Features of management of labor with placenta previa
Placenta previa is one of the most common causes of bleeding in women during late pregnancy and during childbirth.
Placenta previa is a complication that is associated with an improper placement of a child's place in the uterus. In normal conditions, the placenta is located within the uterine body on the anterior or posterior wall of the uterus with a partial transition to the right or left surface of the uterus. The lower edge of the placenta is located above the inner pharynx of the cervix by 7-10 cm. This distance corresponds to the width of the lower segment of the uterus.

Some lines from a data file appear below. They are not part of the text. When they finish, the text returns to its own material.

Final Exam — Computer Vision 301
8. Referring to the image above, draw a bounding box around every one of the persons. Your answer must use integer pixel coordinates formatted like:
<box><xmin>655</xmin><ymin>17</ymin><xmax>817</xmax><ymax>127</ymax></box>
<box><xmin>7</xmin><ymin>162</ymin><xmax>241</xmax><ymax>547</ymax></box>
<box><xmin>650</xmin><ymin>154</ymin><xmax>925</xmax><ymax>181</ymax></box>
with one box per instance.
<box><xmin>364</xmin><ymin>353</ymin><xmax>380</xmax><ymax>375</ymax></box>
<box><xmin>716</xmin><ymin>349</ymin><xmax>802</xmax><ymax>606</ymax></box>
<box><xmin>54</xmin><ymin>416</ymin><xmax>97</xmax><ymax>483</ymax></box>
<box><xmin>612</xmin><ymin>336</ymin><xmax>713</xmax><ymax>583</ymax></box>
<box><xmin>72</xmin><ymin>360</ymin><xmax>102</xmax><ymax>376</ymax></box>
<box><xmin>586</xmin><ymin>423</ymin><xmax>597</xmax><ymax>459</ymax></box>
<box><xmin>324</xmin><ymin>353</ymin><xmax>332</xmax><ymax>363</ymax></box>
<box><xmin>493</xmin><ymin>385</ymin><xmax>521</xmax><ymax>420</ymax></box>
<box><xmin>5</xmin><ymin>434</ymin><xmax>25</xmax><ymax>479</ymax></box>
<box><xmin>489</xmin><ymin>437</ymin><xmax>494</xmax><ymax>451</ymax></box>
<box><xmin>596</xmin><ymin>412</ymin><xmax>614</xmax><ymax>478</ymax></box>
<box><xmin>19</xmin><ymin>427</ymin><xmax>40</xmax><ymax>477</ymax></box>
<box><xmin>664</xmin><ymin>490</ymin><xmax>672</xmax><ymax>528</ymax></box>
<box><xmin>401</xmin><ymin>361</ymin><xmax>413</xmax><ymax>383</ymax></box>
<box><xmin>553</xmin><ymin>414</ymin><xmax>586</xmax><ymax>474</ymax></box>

With at least partial location of the placenta in the region of the lower segment, the increasing stretching of the latter, observed during the period of preparation for the forthcoming birth and especially in the process of childbirth, leads to a detachment of its low-lying area. Progressive detachment of the placenta located in the region of the lower segment of the uterus leads to an increasingly increasing and often recurring bleeding.
Placenta previament affecting the inferior segment of the uterus is found in the following variants:
• low placental location, or low placenta - the placenta is located in the region of the lower segment of the uterus, and its margin is within 3-4 cm from the internal cervical pharynx;
• marginal placenta previa - the child's place is located in the lower segment, and its edge reaches the inner throat;
• lateral presentation of the placenta - the child's place does not completely cover the area of the internal throat;
• complete, or central placenta previa - the inner throat is completely blocked by the placenta.
The marginal and lateral presentation of the child's place is designated as incomplete, or partial presentation of the placenta. Low attachment of the placenta is clinically manifested in the form of bleeding that occurs after the onset of regular birth pain. Bleeding in partial and especially full placenta previa usually begins long before the onset of labor - in the third trimester of pregnancy.
If, with an internal obstetrical examination performed necessarily with a deployed operating room, a complete placenta previa is diagnosed, then the delivery of the woman is performed exclusively by an operative route.
If the placenta previa is partial, then in the longitudinal position of the fetus and with uncommon uterine bleeding, it is possible for the birth to occur naturally. In this case, the shells that are not occupied by the placental tissue are opened to stop the further detachment of the present placental segment. If the head of the fetus is present, then after opening the fetal membranes, it enters the entry of the mother's pelvis, pressing the exfoliated portion of the placenta against the wall of the uterus and to the bone base of the entrance to the small pelvis. This usually leads to the cessation of bleeding. Sometimes, in order to obtain the effect, dermal head tongs are laid on the head of the fetus according to Wilt-Ivanov with a small weight suspended( no more than 200-300 g), which should facilitate the entry of the fetal head into the plane of the entrance to the small pelvis. A similar effect can be obtained with the lowering of the fetal pedicle with the pelvic presentation of the fetus. In this case, a gauze braid is hung on the lowered leg to enhance the effect and a small weight is suspended( 200-300 g).In the absence of effect from these measures and the continuation of bleeding according to vital indications, a cesarean section is performed.
If partial delivery of the placenta is carried out through the natural birth canal, then very carefully should resort to various delivery operations and benefits( applying obstetrical forceps to the head of the fetus, removing it from the pelvic end, removing the shoulder girdle and head with breech presentation, etc.).With the placenta previa, the tissues of the uterus at the place of attachment of the child's place are considerably thinned and loosened, and are therefore easily torn. Because of this, forced delivery, especially with incomplete opening of the uterine throat, can lead to deep ruptures of the cervix with a transition to the lower segment of the latter and, in the future, to the death of the parturient woman from profuse uterine bleeding.
In the case of deliveries through the natural birth canal in the presence of placenta previa, it is necessary to manually remove the placenta, to isolate the placenta and to examine the walls of the uterus immediately after the fetus is born for possible damage to the placenta. Allocated last carefully examined for confirmation of the diagnosis of placenta previa and clarification of the variant of this pathology. The exfoliated site of the placenta( in the place of its location above the internal pharynx) does not function. Depending on the area of the exfoliated placenta, the intrauterine state of the fetus is deteriorating to some extent, and with a large area of detachment, its death occurs. With the detachment of the present placenta, the villi of the chorion and the capillaries in which the fetal blood circulates are often damaged. Therefore, babies born with placenta previa are often anemic( anemic) and need blood transfusion to compensate for blood loss.
In physiological conditions, the normally located placenta begins to exfoliate only after the birth of the fetus, i.e.in the third, or consecutive, period of labor. Premature detachment of the normally located placenta, i.e.separation of it even before the onset of labor or during the first or second of their periods is a pathological phenomenon.